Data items
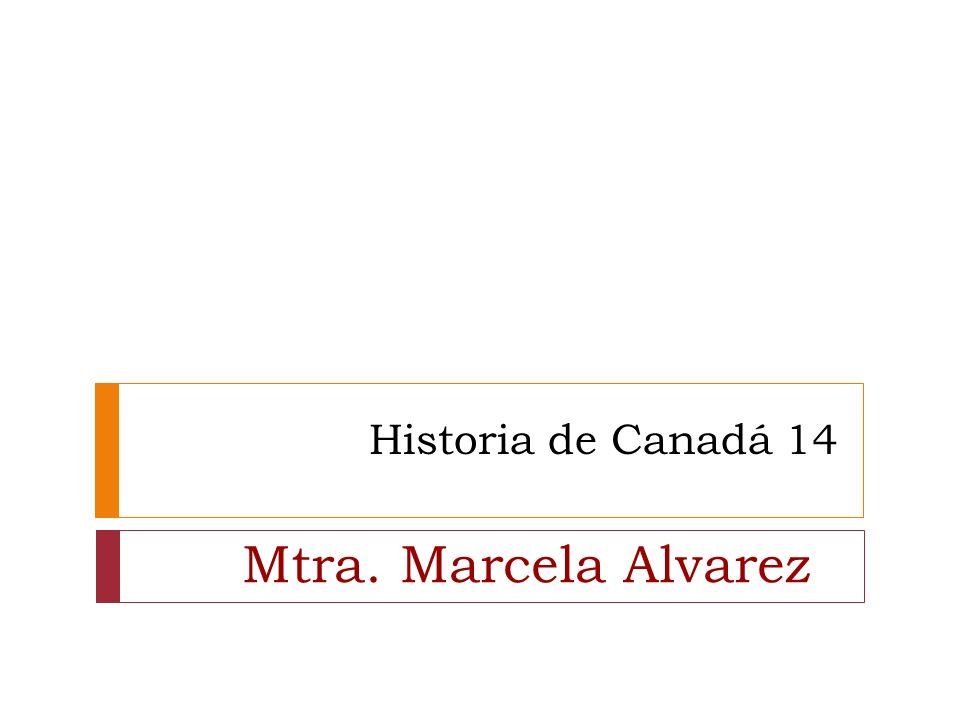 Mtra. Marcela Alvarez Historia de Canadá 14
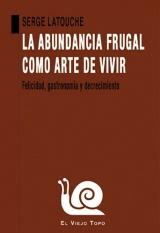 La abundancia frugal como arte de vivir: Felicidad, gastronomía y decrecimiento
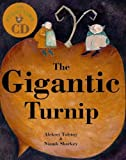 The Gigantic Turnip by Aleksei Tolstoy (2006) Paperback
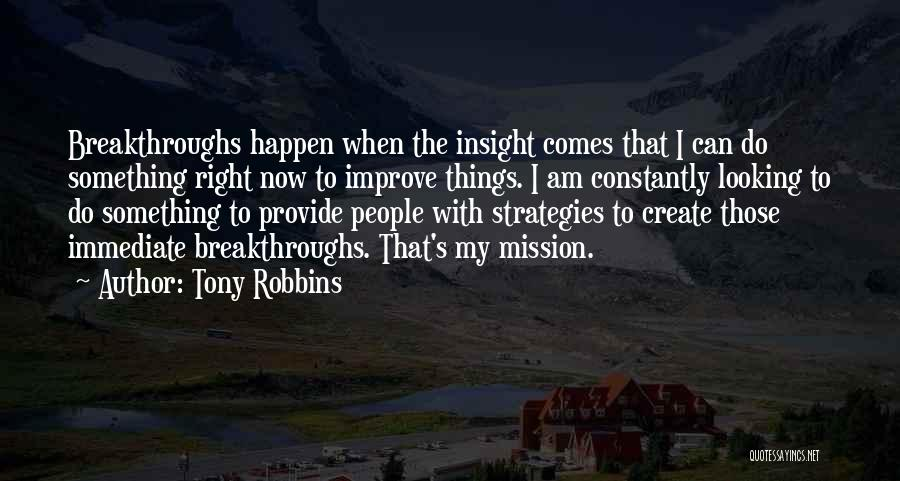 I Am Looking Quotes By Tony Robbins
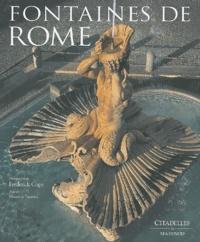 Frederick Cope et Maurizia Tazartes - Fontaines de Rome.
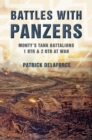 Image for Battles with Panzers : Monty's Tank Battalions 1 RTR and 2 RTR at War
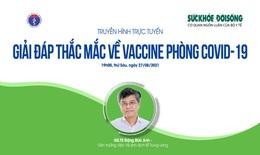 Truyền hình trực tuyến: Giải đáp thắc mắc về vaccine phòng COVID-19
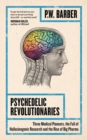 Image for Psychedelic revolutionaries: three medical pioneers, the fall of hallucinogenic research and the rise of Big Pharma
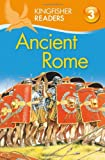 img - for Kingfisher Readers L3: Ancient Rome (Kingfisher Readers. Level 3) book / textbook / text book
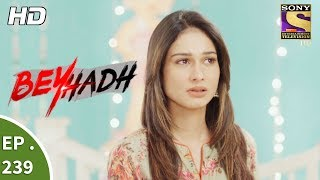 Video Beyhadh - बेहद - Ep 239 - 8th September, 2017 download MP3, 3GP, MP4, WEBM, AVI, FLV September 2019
==
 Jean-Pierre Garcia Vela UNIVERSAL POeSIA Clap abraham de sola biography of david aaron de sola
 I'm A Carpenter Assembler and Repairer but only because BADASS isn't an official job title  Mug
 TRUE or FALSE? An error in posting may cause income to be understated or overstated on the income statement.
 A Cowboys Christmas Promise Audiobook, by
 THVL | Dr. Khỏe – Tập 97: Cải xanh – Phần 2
* * *
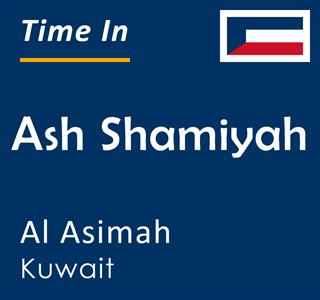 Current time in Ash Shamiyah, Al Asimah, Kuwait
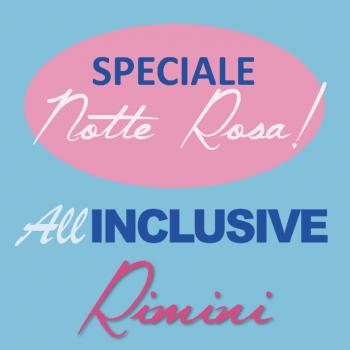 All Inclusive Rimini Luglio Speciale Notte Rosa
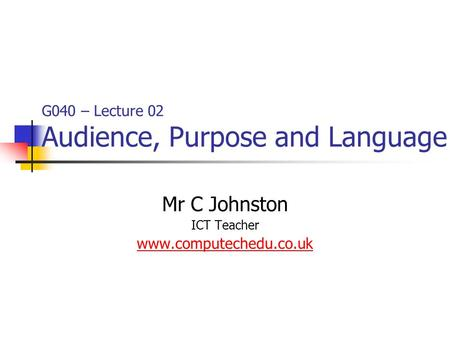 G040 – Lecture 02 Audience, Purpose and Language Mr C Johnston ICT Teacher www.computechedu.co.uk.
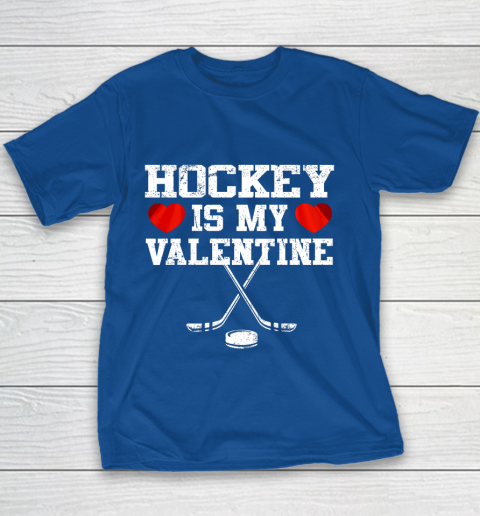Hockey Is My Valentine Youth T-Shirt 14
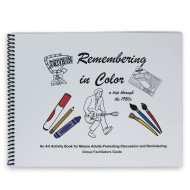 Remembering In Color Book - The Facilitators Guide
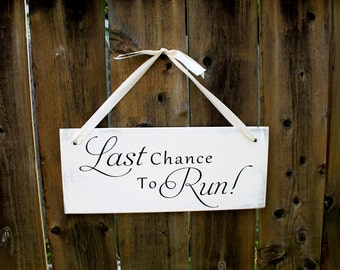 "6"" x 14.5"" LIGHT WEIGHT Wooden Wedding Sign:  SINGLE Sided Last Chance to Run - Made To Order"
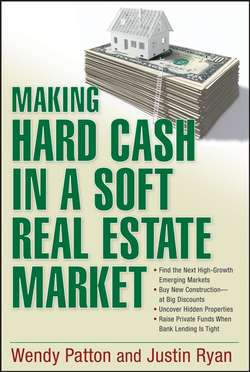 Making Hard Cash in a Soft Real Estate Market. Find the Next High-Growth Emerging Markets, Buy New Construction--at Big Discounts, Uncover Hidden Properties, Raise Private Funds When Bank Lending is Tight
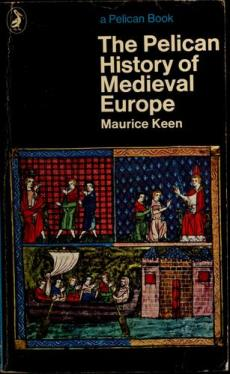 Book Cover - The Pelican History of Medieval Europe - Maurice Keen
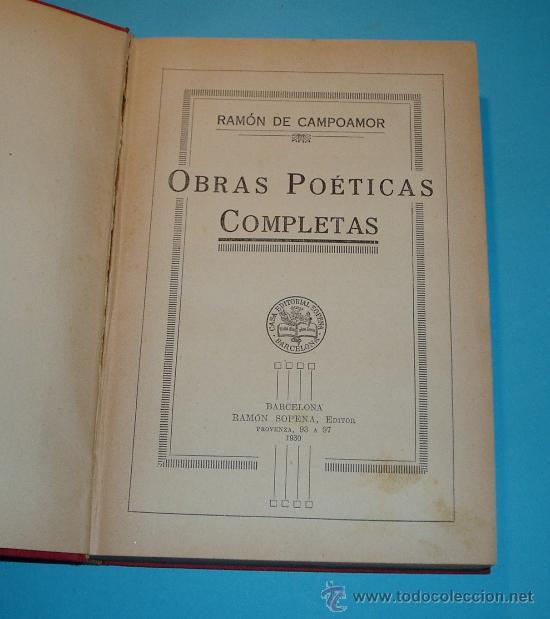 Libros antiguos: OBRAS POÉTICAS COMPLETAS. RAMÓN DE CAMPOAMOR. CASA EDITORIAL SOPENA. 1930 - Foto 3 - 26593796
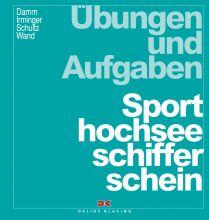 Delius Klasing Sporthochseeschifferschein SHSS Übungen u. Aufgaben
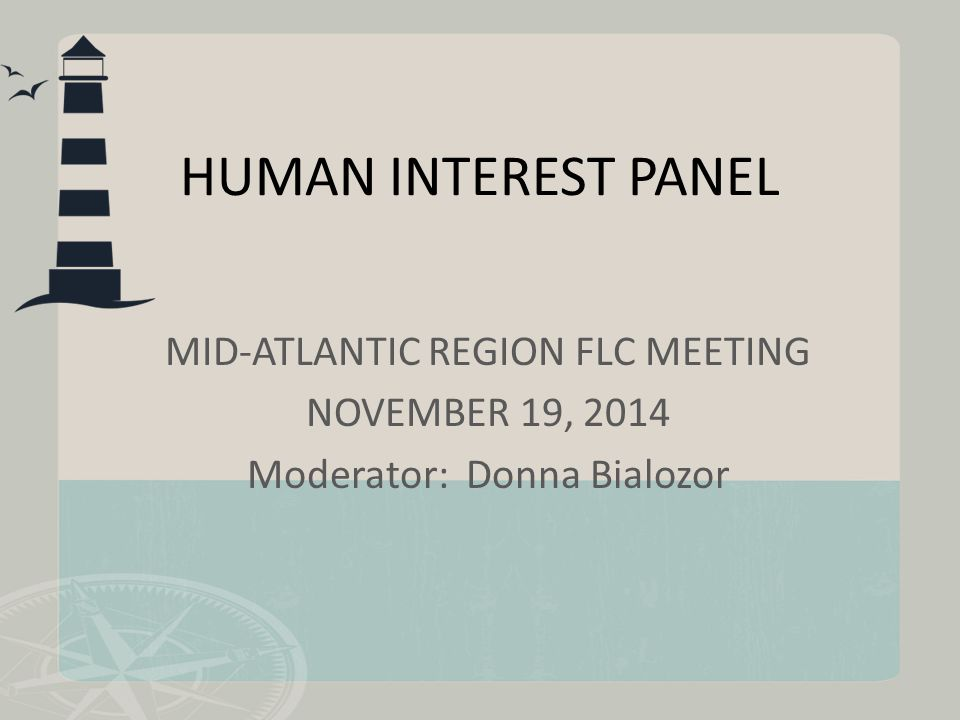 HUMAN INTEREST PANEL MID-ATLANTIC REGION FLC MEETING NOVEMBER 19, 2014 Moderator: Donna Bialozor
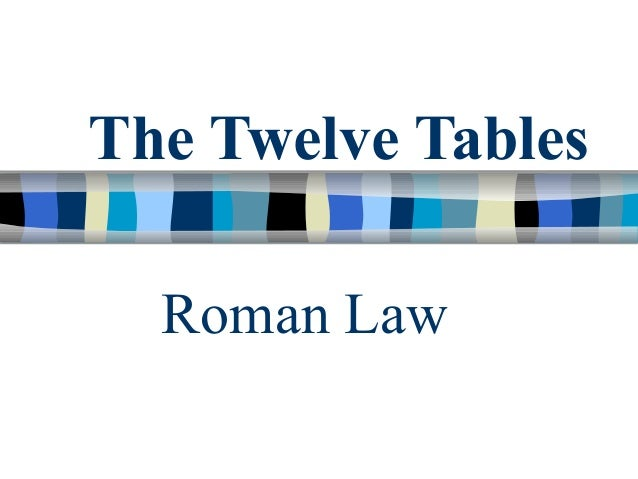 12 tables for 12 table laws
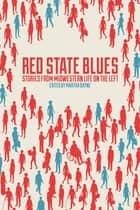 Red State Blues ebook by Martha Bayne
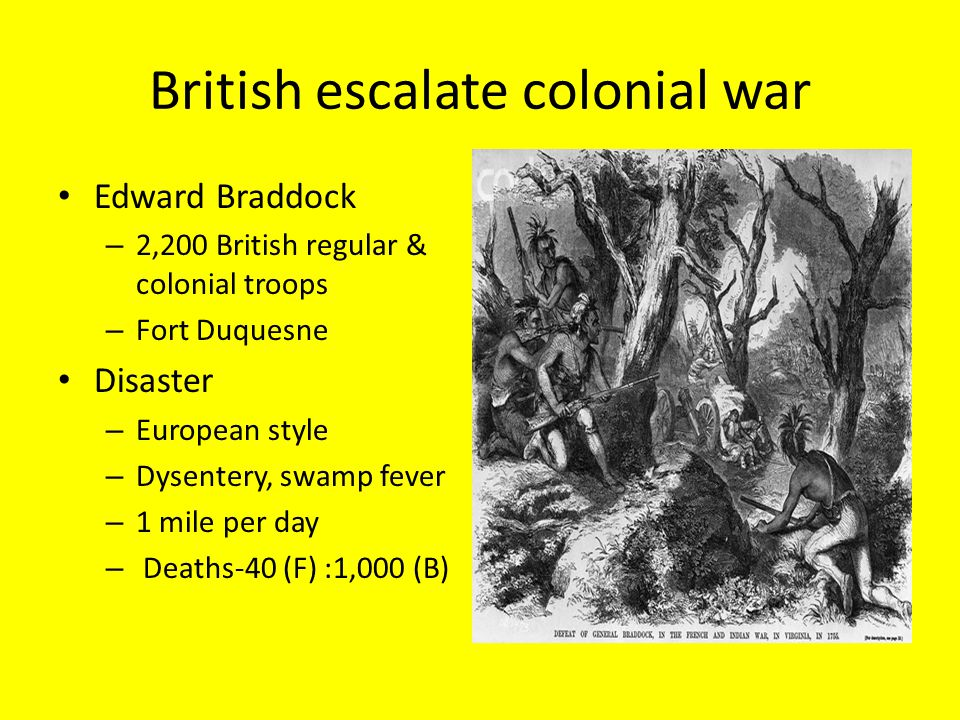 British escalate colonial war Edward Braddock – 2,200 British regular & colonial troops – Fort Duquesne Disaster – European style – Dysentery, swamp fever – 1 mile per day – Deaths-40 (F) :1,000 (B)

• **WORK TASK**
The lines above starting at the one that holds "Frederick Cope et" and ending at the one that holds "Video Beyhadh - बेहद" are to be written out exactly, ends included, and no pictures are to be copied.

• **RESULT**
 Frederick Cope et Maurizia Tazartes - Fontaines de Rome.
 Image for Battles with Panzers : Monty's Tank Battalions 1 RTR and 2 RTR at War
 Truyền hình trực tuyến: Giải đáp thắc mắc về vaccine phòng COVID-19
 Image for Psychedelic revolutionaries: three medical pioneers, the fall of hallucinogenic research and the rise of Big Pharma
 img - for Kingfisher Readers L3: Ancient Rome (Kingfisher Readers. Level 3) book / textbook / text book
 Video Beyhadh - बेहद - Ep 239 - 8th September, 2017 download MP3, 3GP, MP4, WEBM, AVI, FLV September 2019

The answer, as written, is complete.